Kerem Yıldırım: Elbette devam ediyor. Sosyalist soldaki uzun süredir devam eden ve kurumsallaşan ideolojik-siyasal tasfiyecilik, kendini bir yanıyla Kemalizm’e yelken açma olarak gösteriyor. Kemalizm’in olumlanması, Türkiye komünist hareketinde hem en kadim hem de en güncel sınıf uzlaşmacılığı ve oportünizm belirtisidir. Tarihsel TKP’den bugüne uzanan süreçte Kemalizm’in olumlanması, demokratik siyaseti ve Kürt Özgürlük Hareketi’ni de kapsayarak sosyalist ve demokratik siyaseti silikleştirmiştir. Kemalizm, Türk burjuvazisinin kurucu ideolojisi olarak işçi düşmanı, anti-komünist, ezilen milliyetleri yok sayan ve anti-demokratik bir yapıya sahiptir. Toplumsal formasyonu tekçi ve homojen kılar, “sınıfsız ve imtiyazsız toplumu” esas alır ve sınıf mücadelesini ulusçu reflekslerle etkisizleştirir.
Sinan Cantürk: Kitabınızda sosyalist soldaki Kemalizm tahlillerini Tarihsel TKP ve İbrahim Kaypakkaya’nın tezleriyle sınırlandırmışsınız. Bu, meselenin dar bir çerçevede ele alınması anlamına gelmiyor mu?

Kerem Yıldırım: Bu sınırlama bilinçli bir tercihtir. Türkiye ve Kuzey Kürdistan komünist hareketinde asıl olarak iki temel yaklaşım vardır ve diğer tüm yaklaşımlar bunların çevresinde biçimlenir.

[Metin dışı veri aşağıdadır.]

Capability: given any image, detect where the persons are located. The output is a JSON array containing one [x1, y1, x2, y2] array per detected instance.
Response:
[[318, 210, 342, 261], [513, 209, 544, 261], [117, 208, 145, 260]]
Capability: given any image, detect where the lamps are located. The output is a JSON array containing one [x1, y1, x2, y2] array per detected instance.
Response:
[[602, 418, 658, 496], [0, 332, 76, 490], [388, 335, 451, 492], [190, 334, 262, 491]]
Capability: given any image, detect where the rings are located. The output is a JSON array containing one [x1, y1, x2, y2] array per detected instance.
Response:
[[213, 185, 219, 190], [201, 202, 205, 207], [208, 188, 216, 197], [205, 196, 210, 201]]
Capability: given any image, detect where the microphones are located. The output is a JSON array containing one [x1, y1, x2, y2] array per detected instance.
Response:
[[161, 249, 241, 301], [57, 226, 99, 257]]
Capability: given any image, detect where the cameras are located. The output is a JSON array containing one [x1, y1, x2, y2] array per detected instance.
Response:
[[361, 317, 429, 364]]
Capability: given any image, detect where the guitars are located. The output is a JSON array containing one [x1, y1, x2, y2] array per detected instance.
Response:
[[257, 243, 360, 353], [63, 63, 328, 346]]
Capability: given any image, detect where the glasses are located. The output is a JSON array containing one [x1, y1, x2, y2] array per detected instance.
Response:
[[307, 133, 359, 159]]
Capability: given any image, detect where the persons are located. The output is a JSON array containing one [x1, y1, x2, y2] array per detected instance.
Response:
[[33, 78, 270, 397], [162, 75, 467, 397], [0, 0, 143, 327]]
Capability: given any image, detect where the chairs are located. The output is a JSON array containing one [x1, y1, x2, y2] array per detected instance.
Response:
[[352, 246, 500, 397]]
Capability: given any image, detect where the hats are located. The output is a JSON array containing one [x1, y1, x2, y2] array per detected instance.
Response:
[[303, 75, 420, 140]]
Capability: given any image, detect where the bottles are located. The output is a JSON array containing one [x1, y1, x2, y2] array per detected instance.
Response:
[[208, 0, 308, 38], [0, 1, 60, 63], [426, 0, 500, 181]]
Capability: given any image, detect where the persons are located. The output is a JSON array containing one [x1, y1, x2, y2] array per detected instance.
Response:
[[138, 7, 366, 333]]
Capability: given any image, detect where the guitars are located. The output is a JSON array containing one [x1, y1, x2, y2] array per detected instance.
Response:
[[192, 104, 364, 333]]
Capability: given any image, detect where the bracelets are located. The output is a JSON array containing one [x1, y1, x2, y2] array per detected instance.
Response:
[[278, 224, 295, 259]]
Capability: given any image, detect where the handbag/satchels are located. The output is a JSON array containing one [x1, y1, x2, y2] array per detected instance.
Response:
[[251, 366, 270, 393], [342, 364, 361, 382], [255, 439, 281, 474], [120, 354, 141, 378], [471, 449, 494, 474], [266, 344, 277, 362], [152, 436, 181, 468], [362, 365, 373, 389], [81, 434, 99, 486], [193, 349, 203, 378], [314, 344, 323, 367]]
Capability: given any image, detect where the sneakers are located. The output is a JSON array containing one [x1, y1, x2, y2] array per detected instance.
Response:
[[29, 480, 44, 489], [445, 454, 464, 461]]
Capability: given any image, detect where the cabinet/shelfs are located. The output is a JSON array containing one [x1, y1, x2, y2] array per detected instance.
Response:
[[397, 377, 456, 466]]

Birinci yaklaşım, Sovyetler Birliği’nin ihtiyaçları doğrultusunda Kemalizm’e kurban edilen Tarihsel TKP trajedisidir. Bu yaklaşım, hem Tarihsel TKP’yi yok etmiş hem de sınıf uzlaşmacısı bir ideolojik-siyasal gelenek yaratmıştır. Günümüzde sosyal-şoven ve reformist siyasetler, Tarihsel TKP’den kaynaklanan bir motivasyon taşır.
İkinci yaklaşım ise İbrahim Kaypakkaya’da temsil edilir. Türkiye komünist hareketinin en nitelikli Kemalizm tartışması, Kaypakkaya’nın önderliğinde Türkiye İhtilalcı İşçi Köylü Partisi (TİİKP) içinde yürütülmüştür. Tartışmanın bir tarafı Doğu Perinçek’tir. Perinçek’in Kemalizm savunusu, Tarihsel TKP’nin oportünist çizgisini aşarak, Türk burjuva devletinin bir fraksiyonuna dönüşme etkisi yaratmıştır.
Kaypakkaya ise Kemalizm’i esastan olumsuzlamış, düşman sınıfın kurucu ideolojisi olarak tanımlamıştır. “Kemalizm, faşizmdir” diyerek meseleyi anlaşılır ve uzlaşmaz bir zeminde ortaya koymuştur. Bu çizgi, İslamcı burjuva geleneğe karşı Kemalist burjuva geleneğin yamacından kopan tarihsel oportünizme karşı bir proleter devrimci kopuştur. Kaypakkaya’nın ulusal sorun çözümlemesi de bu nedenle berraktır. Bugün solda Kemalizm’e yelken açan her siyasal çevre, ilk olarak Kaypakkaya’ya saldırmaktadır. Kaypakkaya çizgisi, Türkiye ve Kuzey Kürdistan’da tutarlı bir komünist çizginin doğuşunu temsil eder ve proleter devrimci çizgi için kutup yıldızı niteliğindedir.